Le président de la République du Burundi, Évariste Ndayishimiye, a été officiellement désigné envoyé spécial de l’Union africaine (UA) pour le Sahel. Cette nomination marque une nouvelle étape dans l’implication de l’organisation continentale face aux défis sécuritaires, politiques et humanitaires qui secouent cette région stratégique de l’Afrique.
Annoncée à l’issue d’une session spéciale du Conseil de paix et de sécurité de l’UA, la désignation du chef d’État burundais a été saluée comme un choix stratégique visant à renforcer la diplomatie préventive et la coordination des efforts en faveur de la stabilité dans le Sahel. Le président Ndayishimiye, reconnu pour son approche conciliatrice et son engagement dans la coopération régionale, devra œuvrer à la relance du dialogue entre les États de la région et les différentes institutions continentales et internationales.

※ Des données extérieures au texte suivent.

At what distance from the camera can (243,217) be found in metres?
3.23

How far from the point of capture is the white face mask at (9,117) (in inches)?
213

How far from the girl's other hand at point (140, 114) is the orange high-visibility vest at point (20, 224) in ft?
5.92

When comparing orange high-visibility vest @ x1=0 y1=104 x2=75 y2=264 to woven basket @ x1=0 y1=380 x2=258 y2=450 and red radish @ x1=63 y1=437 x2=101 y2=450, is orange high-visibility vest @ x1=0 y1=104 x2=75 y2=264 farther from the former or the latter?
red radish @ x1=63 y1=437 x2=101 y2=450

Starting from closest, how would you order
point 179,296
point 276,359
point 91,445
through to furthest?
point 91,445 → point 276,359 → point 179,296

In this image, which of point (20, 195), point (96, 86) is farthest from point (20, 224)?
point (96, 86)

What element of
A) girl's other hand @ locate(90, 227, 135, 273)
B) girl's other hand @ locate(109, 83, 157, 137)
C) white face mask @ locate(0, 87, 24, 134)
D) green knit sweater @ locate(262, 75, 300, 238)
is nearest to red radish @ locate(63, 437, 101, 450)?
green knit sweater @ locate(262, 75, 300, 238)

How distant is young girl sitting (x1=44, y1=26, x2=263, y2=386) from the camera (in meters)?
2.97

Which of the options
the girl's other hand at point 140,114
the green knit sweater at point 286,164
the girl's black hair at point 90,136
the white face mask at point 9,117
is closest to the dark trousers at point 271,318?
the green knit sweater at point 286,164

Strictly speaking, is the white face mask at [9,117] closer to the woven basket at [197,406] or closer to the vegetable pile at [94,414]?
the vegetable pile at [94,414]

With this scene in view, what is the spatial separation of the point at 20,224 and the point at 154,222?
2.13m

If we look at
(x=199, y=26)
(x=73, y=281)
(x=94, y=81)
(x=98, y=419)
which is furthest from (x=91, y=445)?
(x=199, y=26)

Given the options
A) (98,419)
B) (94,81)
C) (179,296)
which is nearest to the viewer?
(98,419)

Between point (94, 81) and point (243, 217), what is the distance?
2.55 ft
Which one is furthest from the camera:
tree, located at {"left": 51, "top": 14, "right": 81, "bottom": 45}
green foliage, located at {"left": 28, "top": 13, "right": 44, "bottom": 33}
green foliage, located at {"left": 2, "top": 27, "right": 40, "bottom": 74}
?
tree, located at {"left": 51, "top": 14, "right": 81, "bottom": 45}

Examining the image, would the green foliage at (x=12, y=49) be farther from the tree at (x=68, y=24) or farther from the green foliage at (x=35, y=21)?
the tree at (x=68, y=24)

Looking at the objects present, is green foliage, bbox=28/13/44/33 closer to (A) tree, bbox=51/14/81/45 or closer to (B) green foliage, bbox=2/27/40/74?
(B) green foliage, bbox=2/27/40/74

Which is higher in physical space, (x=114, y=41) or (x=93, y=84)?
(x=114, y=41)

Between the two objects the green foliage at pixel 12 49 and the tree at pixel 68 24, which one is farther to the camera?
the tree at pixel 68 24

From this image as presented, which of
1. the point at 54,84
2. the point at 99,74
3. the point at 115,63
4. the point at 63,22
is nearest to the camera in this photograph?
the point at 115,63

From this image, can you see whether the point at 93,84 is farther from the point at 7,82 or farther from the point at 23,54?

Le Sahel, une bande géographique traversant l’Afrique de l’Ouest du Sénégal au Tchad, demeure confronté à une série de crises multidimensionnelles, notamment l’insécurité croissante due aux groupes armés, l’instabilité politique dans plusieurs pays, et les urgences humanitaires qui affectent des millions de personnes. Le retrait progressif de certaines forces étrangères et la montée des régimes militaires dans la région rendent l’engagement d’un médiateur africain d’autant plus crucial.
Dans un bref communiqué, le président Ndayishimiye a exprimé sa gratitude à l’Union africaine pour la confiance placée en lui, assurant qu’il mettrait « tout en œuvre pour favoriser le retour de la paix, de la stabilité et de la gouvernance inclusive dans la région sahélienne ». Il a également insisté sur l’importance de « solutions africaines aux problèmes africains », une formule chère aux principes fondateurs de l’organisation panafricaine.
La tâche de l’envoyé spécial ne s’annonce pas aisée. Elle devra composer avec un environnement complexe, où coexistent intérêts géopolitiques, tensions internes, conflits communautaires et enjeux climatiques. Plusieurs observateurs estiment cependant que la stature présidentielle d’Évariste Ndayishimiye, alliée à sa position relativement neutre dans les conflits sahéliens, pourrait lui permettre de jouer un rôle efficace de facilitateur.
Cette nomination intervient alors que l’Union africaine cherche à redéfinir son rôle dans la gestion des conflits sur le continent, en misant sur des acteurs politiques de premier plan capables d’exercer une influence directe sur les dynamiques régionales. Avec cette mission, le président burundais rejoint le cercle restreint des chefs d’État en exercice appelés à servir la paix au-delà de leurs frontières nationales.